The hash=sha256 parameter computes the SHA256 hash during acquisition — the hash appears in the log file when imaging completes. This is the acquisition hash — the reference value you will verify every time you access the image for analysis.

The dual-hash approach for legal proceedings: dc3dd if=/dev/sda hash=sha256 hash=md5 computes both SHA256 and MD5 simultaneously. Two independent hashes provide stronger integrity evidence.

The acquisition log records: source device, destination file, hash values, bytes transferred, transfer rate, start time, end time, and any errors encountered. Preserve this log as part of the evidence chain.

Cloud Disk Snapshots as Image Equivalent

For cloud VMs, a disk snapshot through the provider's API is the functional equivalent of a disk image — but faster, easier, and forensically cleaner because it does not require any access to the running VM.

The snapshot captures the complete state of the virtual disk at the moment of snapshot creation. Unlike a live dc3dd image (which acquires blocks sequentially over minutes while the system continues writing), a cloud snapshot is a point-in-time capture — every block reflects the same instant. This is actually better evidence integrity than a live disk image.

After snapshot creation, attach the snapshot as a read-only volume to your forensic analysis VM:

The ro,noexec,nosuid mount options ensure: read-only (no writes that modify the evidence), no execution (prevents accidental execution of attacker binaries), and no SUID bit interpretation (prevents SUID binaries from escalating privileges on your forensic workstation).

Forensic Mounting of Disk Images

When analyzing a raw disk image on your forensic workstation, mount it read-only to prevent any modification:

Worked artifact — Disk acquisition log template:

Complete this log during every disk imaging operation.
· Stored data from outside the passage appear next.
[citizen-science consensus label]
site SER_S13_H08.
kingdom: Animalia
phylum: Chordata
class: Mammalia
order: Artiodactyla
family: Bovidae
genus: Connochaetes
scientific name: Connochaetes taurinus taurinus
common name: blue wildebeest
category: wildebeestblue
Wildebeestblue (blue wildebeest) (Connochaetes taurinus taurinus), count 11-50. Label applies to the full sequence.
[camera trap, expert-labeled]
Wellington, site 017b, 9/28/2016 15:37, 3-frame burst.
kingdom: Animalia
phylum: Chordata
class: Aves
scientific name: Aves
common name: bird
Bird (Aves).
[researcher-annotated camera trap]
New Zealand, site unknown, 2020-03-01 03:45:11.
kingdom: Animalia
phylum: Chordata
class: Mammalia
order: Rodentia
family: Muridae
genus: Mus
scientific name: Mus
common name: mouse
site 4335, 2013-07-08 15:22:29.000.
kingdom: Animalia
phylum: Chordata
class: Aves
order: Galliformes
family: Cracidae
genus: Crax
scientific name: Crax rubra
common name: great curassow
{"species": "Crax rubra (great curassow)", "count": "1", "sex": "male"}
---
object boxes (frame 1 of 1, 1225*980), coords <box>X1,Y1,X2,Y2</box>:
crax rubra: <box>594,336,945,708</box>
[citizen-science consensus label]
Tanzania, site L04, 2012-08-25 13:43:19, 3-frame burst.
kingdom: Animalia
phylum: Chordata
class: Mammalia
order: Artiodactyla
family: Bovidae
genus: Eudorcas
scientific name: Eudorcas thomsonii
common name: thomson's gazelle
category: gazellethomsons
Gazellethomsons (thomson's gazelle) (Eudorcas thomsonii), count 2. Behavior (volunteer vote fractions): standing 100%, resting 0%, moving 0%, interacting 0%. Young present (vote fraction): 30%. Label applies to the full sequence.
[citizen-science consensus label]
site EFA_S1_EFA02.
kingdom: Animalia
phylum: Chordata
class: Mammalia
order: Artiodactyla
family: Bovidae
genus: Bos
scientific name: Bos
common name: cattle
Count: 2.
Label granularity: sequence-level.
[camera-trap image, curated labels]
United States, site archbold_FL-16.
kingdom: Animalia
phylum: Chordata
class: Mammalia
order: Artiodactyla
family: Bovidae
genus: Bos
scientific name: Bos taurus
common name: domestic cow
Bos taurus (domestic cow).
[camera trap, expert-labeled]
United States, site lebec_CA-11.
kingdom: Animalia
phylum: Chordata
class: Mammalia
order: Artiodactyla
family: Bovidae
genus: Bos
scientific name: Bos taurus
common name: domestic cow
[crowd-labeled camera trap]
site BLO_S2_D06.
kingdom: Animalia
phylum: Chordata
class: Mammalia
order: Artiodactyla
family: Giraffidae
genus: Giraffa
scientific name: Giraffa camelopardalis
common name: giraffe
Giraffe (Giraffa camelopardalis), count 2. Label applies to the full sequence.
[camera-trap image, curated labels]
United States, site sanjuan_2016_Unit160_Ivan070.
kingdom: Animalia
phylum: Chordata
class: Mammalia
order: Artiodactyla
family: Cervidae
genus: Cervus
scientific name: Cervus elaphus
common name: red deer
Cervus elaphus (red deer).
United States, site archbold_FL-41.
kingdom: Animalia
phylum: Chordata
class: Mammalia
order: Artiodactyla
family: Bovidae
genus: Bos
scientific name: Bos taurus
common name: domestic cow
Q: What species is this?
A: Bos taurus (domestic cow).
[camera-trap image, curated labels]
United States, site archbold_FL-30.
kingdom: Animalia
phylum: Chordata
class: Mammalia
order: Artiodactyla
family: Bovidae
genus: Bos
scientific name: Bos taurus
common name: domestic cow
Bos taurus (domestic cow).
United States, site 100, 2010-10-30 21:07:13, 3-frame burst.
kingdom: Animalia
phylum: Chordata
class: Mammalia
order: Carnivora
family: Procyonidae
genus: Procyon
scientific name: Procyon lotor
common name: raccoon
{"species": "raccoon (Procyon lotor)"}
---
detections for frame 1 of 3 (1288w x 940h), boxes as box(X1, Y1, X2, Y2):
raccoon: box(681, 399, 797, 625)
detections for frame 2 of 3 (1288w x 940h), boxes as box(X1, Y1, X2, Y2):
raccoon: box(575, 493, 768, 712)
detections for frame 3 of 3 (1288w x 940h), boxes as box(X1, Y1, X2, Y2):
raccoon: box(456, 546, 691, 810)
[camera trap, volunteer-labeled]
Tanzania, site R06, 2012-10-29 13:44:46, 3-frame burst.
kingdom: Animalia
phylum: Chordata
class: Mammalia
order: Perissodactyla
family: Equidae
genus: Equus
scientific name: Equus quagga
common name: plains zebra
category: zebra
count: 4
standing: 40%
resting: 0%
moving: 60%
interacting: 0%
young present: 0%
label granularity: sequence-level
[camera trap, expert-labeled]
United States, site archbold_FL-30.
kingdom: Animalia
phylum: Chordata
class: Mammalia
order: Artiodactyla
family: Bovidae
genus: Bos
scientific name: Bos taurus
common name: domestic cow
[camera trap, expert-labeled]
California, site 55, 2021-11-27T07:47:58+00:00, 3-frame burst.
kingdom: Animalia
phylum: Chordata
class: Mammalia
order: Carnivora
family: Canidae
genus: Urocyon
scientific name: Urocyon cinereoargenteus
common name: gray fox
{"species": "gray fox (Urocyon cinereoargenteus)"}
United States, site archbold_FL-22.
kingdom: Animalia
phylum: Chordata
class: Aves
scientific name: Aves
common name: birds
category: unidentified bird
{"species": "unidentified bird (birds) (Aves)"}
It becomes part of the chain of custody record alongside the LX1.4 evidence log.

Case: INC-2026-XXXX Target system: [hostname] Investigator: [name]

Source device: - Device path: ___ (e.g., /dev/sda, /dev/mapper/vg0-root) - Device type: ☐ Physical disk ☐ LVM logical volume ☐ Cloud snapshot volume - Encryption: ☐ None ☐ LUKS (decrypted for imaging) ☐ Cloud-managed - Size: ___ GB Partition layout command: lsblk -f output attached

Acquisition: - Tool: ☐ dc3dd ☐ dd (dc3dd unavailable) ☐ Cloud API snapshot - Command used: ___ - Output format: ☐ Raw (.raw) ☐ Split raw (segment size: ___) ☐ Cloud snapshot - Hash algorithm(s): ☐ SHA256 ☐ SHA256 + MD5 (legal standard) - Start time (UTC): ___ End time: ___ Duration: ___ - Bytes transferred: ___ Transfer rate: ___ - Errors: ☐ None ☐ Yes (details: ___)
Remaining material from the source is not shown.